The Independent Counsel’s case as Park Towers was a circumstantial one, based on the following inferences:
(1) that Richard Shelby secured the services of John Mitchell because of Mitchell’s relationship to Deborah Gore Dean
(2) that a conspiratorial reference in a document to "the contact at HUD" was a reference to Dean rather than to Deputy Assistant Secretary Silvio DeBartolomeis;
(3) that Park Towers was discussed at a September 9, 1985 lunch attended by Shelby, Mitchell, and Dean;
(4) that Dean provided Shelby a copy of the Park Towers rapid reply;
(5) that Dean had been responsible for the post-allocation waiver of HUD regulations that allowed the Park Towers project to go forward;
(6) that Dean had provided Shelby a copy of that waiver;
(7) that Shelby concealed his contacts with Dean from Feinberg and Fine;
(8) that Shelby concealed Mitchell's involvement from Feinberg and Fine
(9) that there existed no documents showing Shelby’s contact with DeBartolomeis.
But Independent Counsel attorneys knew, with absolute certainty as to some and near certainty as to the remainder, that each of these inferences was false. In cases of inferences that Independent Counsel attorneys merely knew were almost certainly false, those attorneys forewent obvious and readily available avenues to determine whether the inference was in fact false and in one case elicited testimony that Independent Counsel attorneys knew was almost certainly false. And in the cases where documents existed specifically showing that inferences were false, Independent Counsel attorneys would fail to make Brady disclosures of those documents.
Robert E. O’Neill’s duplicitous tactics in leading the jury to believe these inferences were true is given some attention in the Robert E. O’Neill profile (at [3]) . And Bruce C. Swartz’s efforts to deceive the court in defending O’Neill’s actions are given attention in the Bruce C. Swartz profile (at [2]). The fact that each inference underlying this claim involving Deborah Gore Dean and John Mitchell was false – which is to say that the claim was fabricated – is something to be borne in mind as one considers the indications, discussed in the Arlin M. Adams profile and elsewhere (including Section B.3 supra and B.11 infra), that Adams bore a grudge against Mitchell for having kept Adams from the Supreme Court.

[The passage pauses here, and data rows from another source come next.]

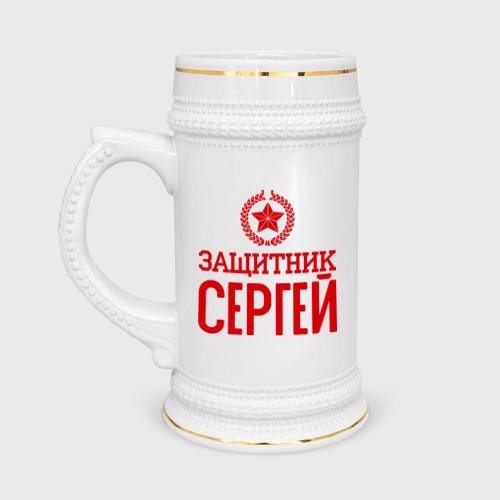 Кружка пивная Защитник Сергей Фото 01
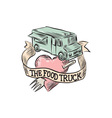Food Truck Heart Fork Etching vector image vector image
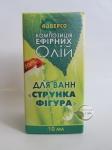 Для ванн Струнка фігура Композиція ефірних олій 10 мл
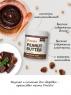 Арахисовая паста кремовая с шоколадом и кусочкакми арахиса Pintola Crunchy Chocolate 350 г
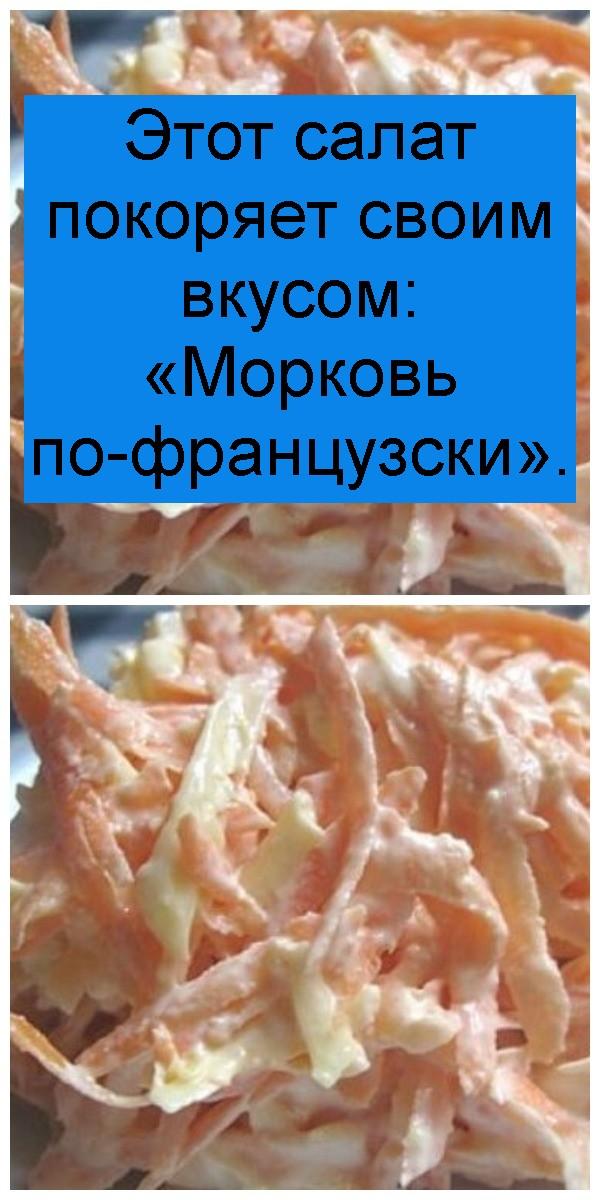 Этот салат покоряет своим вкусом: «Морковь по-французски» 4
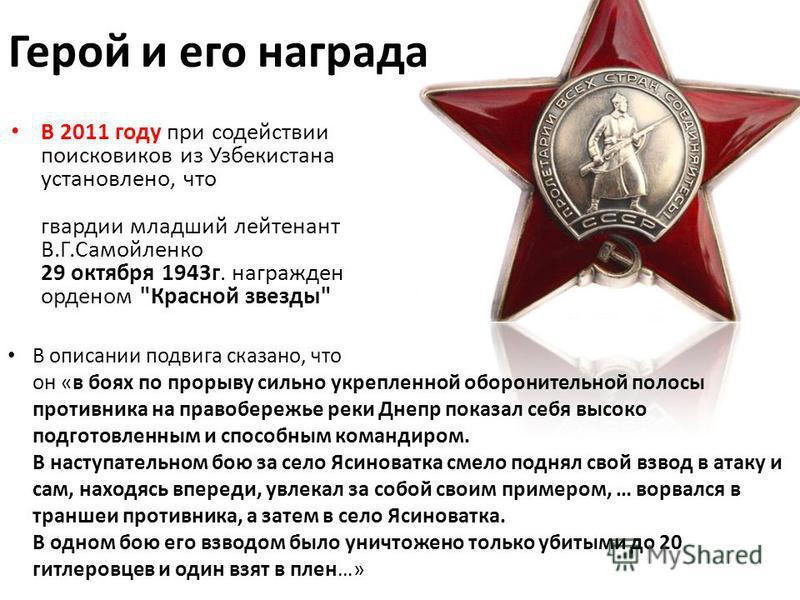 Герой и его награда В 2011 году при содействии поисковиков из Узбекистана установлено, что гвардии младший лейтенант В.Г.Самойленко 29 октября 1943 г. награжден орденом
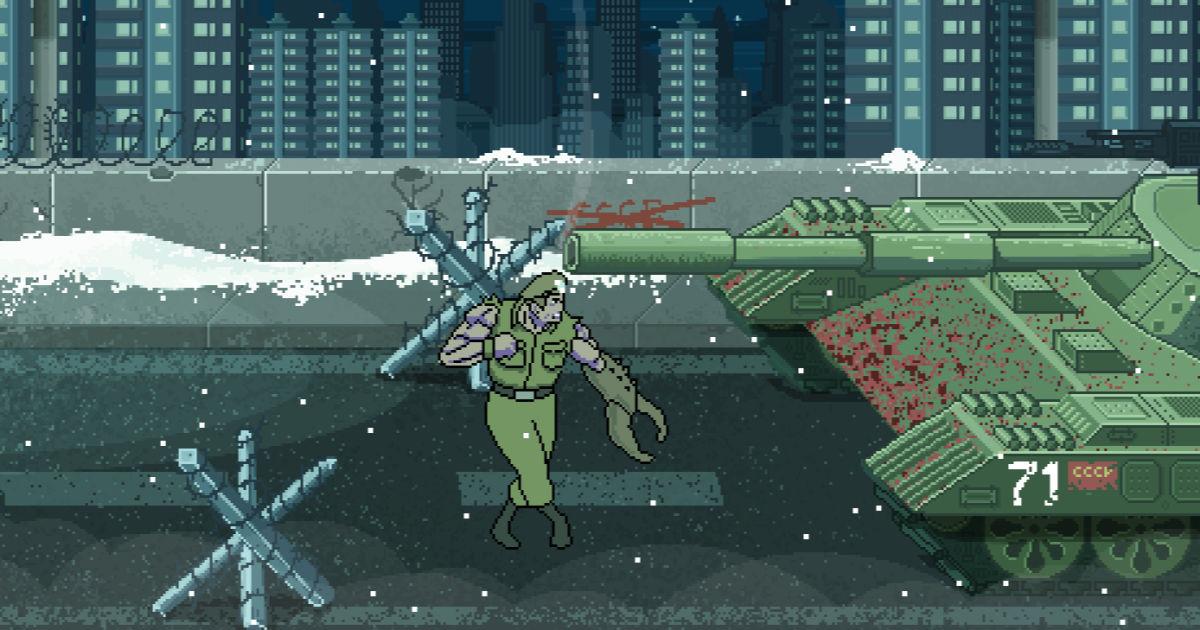 video game scene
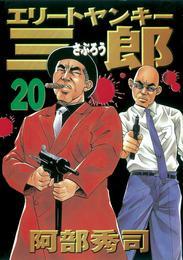 エリートヤンキー三郎(20) 漫画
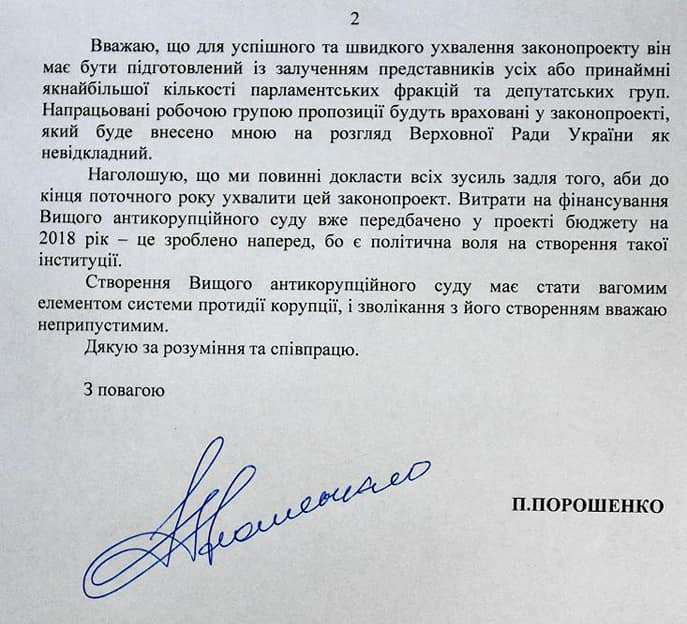 Порошенко выступил вподдержку закона обантикоррупционном суде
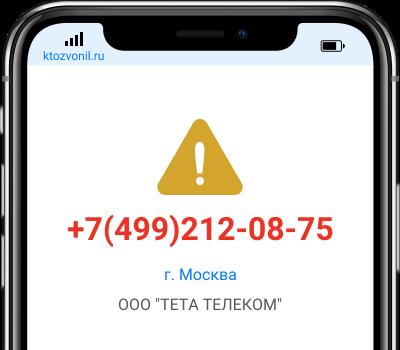 Кто звонил с номера +7(499)212-08-75, чей номер +74992120875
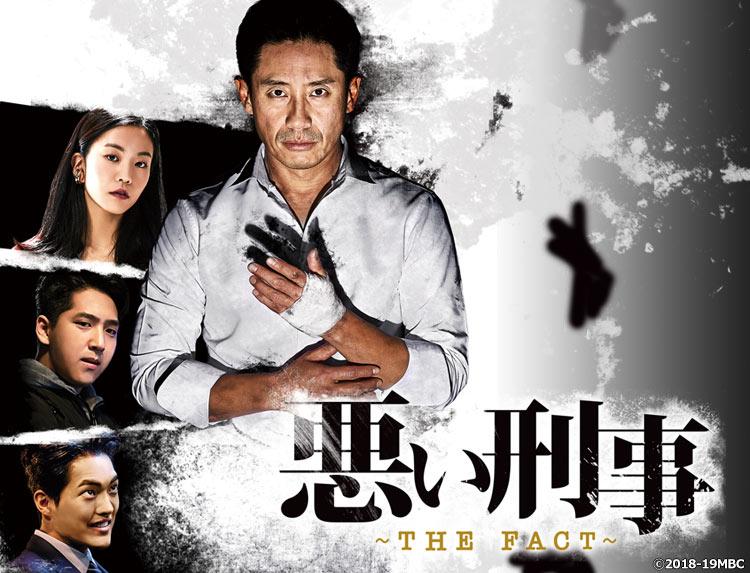 韓国ドラマ「悪い刑事 ~THE FACT~」のトップイメージ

This matter is also summarized in many items of correspondence and addressed at pages 47-64 of Dean’s February 1997 Memorandum. The material should also be examined with regard to the truthfulness of statements made by Associate Independent Counsel Paula A. Sweeney as to why the Independent Counsel failed to make any Brady disclosures until the eve of trial. A version of the Park Towers materials that gives great attention to the Independent Counsel positions on Brady disclosures may also be found in Part I of the DC Bar Counsel materials (redacted as discussed in Section B.11a).